Retype the line with "Canvas POPPY AND" exactly. Then retype every line after it through the end of the entries below, and nothing more, leaving out pictures.

**Caption-style text data:**

"""

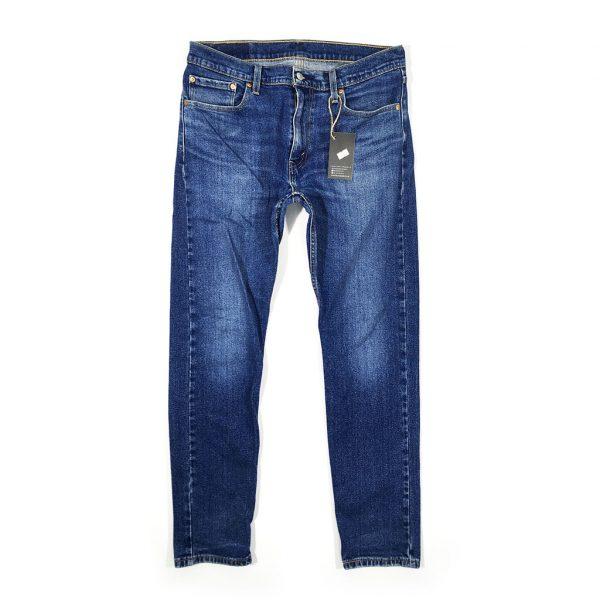 джинси чоловічі levis 512(1343)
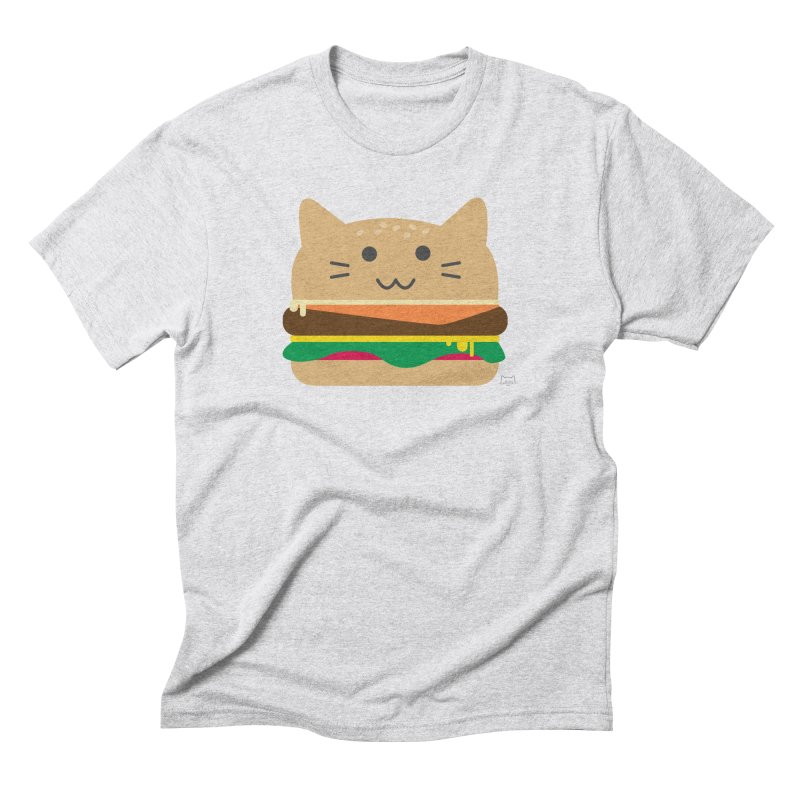 Cheesepurrger Men's T-Shirt by lolo designs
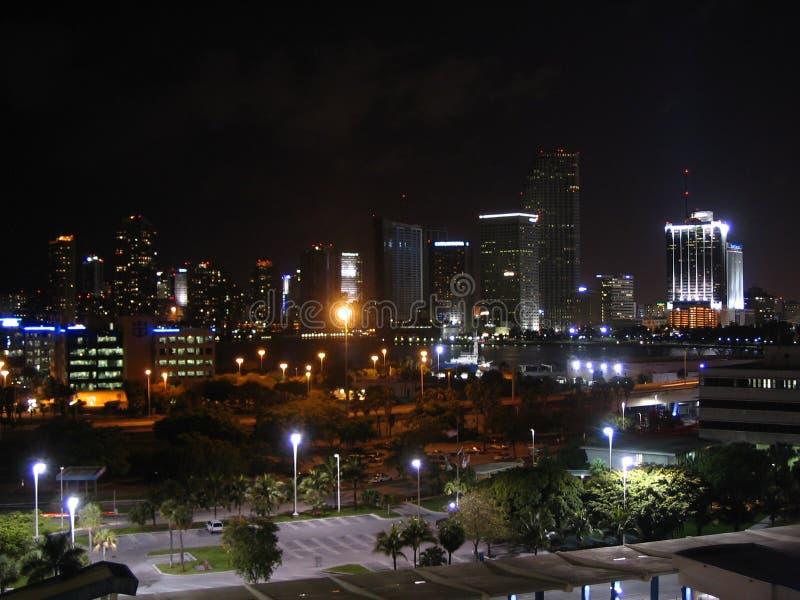 Miami Night stock photos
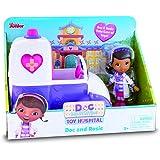 Doctora Juguetes - Toy Hospital, muñeca con coche (Giochi Preziosi DMH12100)
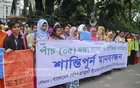 Nurses under the banner of Bangladesh Basic Graduate Nurses Association demonstrate in front of the National Press Club in Dhaka on Tuesday to press home their five-point demands, including revision of their pay scale.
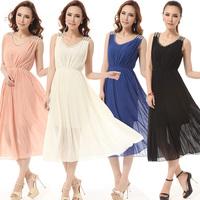 Sew-on diamonds V-neck bohemia one-piece dress multicolor
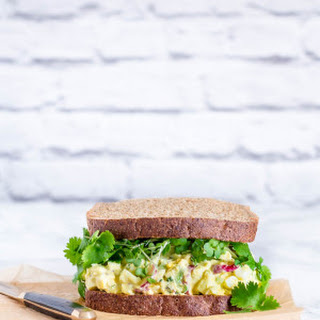 Avocado Mayonnaise Sandwich Recipes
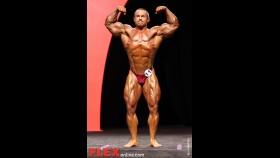 James Llewellin - Men's 212 - 2011 Olympia thumbnail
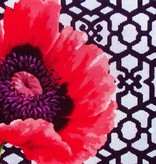 Canvas POPPY AND TRELLIS  KB383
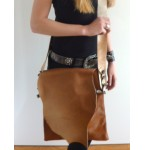 Tas Ananda Brown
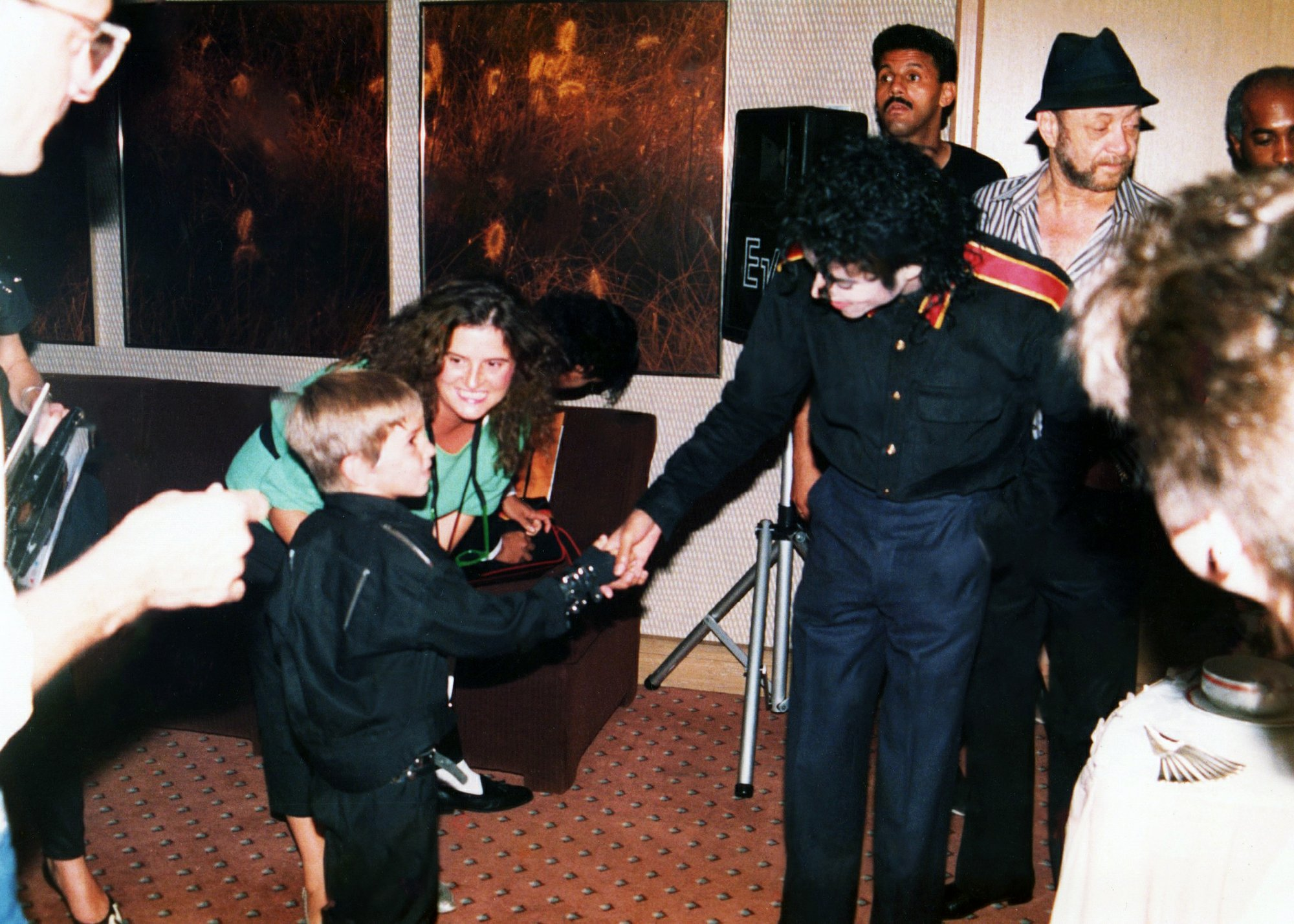 HBO's doc 'Leaving Neverland' becomes a network favorite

"""

**Expected answer:**
 Canvas POPPY AND TRELLIS  KB383
 Tas Ananda Brown
 HBO's doc 'Leaving Neverland' becomes a network favorite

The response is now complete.